▶ [Task brief]:
Repeat word for word everything from the line containing "At what distance is (113,115)" down to the line containing "2555 centimetres", including both of those lines.

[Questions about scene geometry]
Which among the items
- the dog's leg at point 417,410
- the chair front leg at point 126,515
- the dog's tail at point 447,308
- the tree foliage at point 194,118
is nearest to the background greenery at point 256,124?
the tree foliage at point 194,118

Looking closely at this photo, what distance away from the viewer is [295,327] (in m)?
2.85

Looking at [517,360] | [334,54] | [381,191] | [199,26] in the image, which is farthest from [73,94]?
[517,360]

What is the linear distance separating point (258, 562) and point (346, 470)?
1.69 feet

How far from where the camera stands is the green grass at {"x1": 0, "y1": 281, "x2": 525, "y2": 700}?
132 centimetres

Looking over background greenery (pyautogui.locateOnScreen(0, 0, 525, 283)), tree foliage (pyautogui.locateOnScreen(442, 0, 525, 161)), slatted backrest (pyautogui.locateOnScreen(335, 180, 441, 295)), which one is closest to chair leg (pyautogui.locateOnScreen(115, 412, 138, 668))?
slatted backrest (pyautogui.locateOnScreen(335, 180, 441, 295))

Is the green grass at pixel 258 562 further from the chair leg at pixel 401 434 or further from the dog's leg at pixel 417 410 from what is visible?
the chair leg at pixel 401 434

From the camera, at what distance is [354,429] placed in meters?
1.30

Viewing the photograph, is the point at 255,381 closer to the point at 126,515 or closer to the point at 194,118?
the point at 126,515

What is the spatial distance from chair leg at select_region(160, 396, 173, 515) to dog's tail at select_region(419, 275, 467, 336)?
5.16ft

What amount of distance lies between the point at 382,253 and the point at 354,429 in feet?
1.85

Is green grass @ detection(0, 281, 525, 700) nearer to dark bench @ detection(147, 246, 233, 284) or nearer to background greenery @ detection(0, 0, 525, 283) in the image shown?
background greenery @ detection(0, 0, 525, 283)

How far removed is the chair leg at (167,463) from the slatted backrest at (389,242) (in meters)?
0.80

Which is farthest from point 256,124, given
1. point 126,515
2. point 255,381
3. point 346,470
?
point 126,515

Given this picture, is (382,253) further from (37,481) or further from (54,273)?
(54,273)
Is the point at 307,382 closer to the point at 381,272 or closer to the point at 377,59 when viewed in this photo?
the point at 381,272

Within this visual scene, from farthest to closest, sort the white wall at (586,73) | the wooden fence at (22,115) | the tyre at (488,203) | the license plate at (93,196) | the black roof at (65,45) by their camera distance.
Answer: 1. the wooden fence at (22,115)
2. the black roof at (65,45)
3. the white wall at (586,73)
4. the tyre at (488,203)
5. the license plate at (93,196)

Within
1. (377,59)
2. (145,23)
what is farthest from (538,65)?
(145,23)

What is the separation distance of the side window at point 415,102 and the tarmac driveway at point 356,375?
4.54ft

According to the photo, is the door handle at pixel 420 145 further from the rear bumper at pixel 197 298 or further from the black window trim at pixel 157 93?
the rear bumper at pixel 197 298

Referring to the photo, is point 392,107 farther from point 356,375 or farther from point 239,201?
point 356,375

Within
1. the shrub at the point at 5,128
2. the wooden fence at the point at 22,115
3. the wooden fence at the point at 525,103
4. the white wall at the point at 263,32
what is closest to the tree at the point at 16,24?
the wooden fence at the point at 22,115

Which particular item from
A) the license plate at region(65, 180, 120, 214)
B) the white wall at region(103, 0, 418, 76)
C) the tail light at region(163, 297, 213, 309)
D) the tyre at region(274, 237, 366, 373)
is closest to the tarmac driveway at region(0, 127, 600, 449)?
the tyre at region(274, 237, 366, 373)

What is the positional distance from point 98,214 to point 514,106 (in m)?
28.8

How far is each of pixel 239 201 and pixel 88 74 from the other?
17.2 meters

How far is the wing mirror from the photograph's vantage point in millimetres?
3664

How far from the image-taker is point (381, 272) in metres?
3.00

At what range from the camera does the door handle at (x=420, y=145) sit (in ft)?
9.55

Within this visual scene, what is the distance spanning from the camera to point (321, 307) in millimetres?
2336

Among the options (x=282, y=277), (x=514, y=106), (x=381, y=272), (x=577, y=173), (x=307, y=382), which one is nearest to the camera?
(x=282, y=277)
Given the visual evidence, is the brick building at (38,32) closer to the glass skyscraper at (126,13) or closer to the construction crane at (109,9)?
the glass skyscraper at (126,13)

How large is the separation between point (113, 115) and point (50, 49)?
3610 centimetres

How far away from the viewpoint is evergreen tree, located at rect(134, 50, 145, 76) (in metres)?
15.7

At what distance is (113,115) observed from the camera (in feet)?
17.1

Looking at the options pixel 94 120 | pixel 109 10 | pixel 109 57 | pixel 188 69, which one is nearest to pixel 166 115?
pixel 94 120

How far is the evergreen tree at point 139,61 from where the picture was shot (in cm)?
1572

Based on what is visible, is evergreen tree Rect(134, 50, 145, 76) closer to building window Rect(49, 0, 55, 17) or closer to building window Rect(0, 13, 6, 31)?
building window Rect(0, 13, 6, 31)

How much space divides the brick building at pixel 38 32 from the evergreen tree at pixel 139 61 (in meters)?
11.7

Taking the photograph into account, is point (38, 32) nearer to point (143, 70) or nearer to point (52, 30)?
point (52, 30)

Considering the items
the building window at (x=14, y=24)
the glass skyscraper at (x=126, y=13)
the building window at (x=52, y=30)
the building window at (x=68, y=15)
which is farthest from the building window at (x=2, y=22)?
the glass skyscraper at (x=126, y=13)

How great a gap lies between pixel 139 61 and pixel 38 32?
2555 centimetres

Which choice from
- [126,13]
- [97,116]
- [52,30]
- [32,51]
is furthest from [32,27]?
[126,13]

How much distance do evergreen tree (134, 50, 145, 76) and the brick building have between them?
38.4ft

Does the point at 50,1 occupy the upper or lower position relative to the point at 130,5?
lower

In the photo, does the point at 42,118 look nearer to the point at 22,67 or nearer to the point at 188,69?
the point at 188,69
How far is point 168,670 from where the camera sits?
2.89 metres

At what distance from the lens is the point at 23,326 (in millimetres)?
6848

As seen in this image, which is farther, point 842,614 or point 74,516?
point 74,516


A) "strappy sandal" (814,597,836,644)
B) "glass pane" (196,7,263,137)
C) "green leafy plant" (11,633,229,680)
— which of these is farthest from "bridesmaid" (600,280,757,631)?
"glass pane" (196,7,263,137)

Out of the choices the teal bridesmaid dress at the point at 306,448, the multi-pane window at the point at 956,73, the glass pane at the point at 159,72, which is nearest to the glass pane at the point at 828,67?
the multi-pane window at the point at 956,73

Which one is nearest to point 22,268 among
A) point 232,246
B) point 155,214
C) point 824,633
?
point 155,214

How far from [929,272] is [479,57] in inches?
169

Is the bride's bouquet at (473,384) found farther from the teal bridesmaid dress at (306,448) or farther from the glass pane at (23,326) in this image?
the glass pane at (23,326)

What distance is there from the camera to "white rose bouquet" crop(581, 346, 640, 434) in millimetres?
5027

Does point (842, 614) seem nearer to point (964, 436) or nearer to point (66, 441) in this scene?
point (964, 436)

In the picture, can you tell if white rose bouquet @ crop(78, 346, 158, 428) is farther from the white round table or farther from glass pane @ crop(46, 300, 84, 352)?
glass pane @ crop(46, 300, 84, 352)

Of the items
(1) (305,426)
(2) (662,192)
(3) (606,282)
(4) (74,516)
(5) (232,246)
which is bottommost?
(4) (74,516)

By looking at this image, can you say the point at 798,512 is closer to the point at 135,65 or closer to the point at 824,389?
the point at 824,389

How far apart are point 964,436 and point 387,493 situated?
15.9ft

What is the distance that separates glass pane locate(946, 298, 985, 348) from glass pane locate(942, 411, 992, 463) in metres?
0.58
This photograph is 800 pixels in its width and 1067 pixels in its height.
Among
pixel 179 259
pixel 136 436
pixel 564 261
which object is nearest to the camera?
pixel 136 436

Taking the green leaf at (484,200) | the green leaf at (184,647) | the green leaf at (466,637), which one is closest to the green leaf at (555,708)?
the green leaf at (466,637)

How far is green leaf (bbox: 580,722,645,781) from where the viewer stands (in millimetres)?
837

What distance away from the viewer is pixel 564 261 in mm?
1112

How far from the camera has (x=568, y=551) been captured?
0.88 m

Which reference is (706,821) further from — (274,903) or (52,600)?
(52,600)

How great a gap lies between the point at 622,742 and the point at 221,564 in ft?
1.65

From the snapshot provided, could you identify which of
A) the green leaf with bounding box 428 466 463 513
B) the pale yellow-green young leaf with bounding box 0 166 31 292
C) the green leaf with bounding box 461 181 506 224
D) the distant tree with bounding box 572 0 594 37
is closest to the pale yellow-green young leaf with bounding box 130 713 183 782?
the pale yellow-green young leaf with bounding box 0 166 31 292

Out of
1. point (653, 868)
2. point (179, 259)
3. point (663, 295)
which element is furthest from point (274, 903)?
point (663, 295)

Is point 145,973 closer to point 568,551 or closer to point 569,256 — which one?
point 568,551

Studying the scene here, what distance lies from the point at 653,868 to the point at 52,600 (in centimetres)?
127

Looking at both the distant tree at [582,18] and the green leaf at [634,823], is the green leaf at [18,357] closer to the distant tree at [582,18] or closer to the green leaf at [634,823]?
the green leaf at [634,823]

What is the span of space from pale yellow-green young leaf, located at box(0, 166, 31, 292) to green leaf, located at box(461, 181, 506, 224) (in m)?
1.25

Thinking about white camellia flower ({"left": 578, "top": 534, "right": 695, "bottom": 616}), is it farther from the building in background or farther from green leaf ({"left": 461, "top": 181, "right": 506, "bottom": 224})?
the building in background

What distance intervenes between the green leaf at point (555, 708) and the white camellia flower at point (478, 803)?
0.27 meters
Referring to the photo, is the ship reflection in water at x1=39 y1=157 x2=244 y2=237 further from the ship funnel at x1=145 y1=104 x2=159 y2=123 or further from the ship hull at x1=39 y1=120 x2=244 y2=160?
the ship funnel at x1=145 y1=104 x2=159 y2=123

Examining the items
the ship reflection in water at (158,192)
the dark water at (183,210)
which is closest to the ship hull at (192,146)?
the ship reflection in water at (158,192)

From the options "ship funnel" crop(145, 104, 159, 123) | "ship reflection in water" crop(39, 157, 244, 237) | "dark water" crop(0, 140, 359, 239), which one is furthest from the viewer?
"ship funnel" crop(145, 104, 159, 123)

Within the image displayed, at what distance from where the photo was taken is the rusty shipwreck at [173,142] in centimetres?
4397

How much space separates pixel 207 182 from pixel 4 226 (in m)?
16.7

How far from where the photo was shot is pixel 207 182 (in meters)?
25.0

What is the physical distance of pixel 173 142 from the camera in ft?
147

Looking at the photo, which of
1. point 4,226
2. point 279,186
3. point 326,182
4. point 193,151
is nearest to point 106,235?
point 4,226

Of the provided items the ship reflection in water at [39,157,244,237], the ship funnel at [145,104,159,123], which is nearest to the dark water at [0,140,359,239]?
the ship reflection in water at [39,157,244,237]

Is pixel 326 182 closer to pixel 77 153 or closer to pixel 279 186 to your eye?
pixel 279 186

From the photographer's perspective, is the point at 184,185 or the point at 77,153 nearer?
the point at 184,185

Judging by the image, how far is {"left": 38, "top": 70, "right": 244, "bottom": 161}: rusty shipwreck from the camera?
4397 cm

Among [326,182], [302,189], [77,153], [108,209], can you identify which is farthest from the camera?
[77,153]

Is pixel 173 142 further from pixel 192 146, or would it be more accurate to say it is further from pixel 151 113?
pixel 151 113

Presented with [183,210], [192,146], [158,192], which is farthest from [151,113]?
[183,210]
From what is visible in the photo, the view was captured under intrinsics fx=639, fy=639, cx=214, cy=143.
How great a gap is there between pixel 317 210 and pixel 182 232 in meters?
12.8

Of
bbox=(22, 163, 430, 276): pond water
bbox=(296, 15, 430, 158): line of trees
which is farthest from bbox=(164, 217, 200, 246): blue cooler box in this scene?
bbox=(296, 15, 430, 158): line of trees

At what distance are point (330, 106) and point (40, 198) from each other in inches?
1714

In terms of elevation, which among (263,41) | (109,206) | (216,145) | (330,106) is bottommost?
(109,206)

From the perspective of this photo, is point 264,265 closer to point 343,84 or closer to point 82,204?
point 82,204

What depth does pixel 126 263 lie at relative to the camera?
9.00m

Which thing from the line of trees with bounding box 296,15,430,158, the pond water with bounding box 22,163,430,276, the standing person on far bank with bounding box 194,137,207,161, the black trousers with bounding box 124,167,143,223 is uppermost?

▶ [Result for this task]:
At what distance is (113,115) observed from the camera (in feet)?
17.1

Looking at the options pixel 94 120 | pixel 109 10 | pixel 109 57 | pixel 188 69, which one is nearest to pixel 166 115?
pixel 94 120

How far is the evergreen tree at point 139,61 from where the picture was shot (in cm)?
1572

Based on what is visible, is evergreen tree Rect(134, 50, 145, 76) closer to building window Rect(49, 0, 55, 17) or closer to building window Rect(0, 13, 6, 31)?
building window Rect(0, 13, 6, 31)

How much space divides the brick building at pixel 38 32 from the evergreen tree at pixel 139 61 (in meters)?
11.7

Taking the photograph into account, is point (38, 32) nearer to point (143, 70) or nearer to point (52, 30)?
point (52, 30)

Considering the items
the building window at (x=14, y=24)
the glass skyscraper at (x=126, y=13)
the building window at (x=52, y=30)
the building window at (x=68, y=15)
which is farthest from the building window at (x=2, y=22)?
the glass skyscraper at (x=126, y=13)

How great a gap lies between pixel 139 61 and pixel 38 32?
2555 centimetres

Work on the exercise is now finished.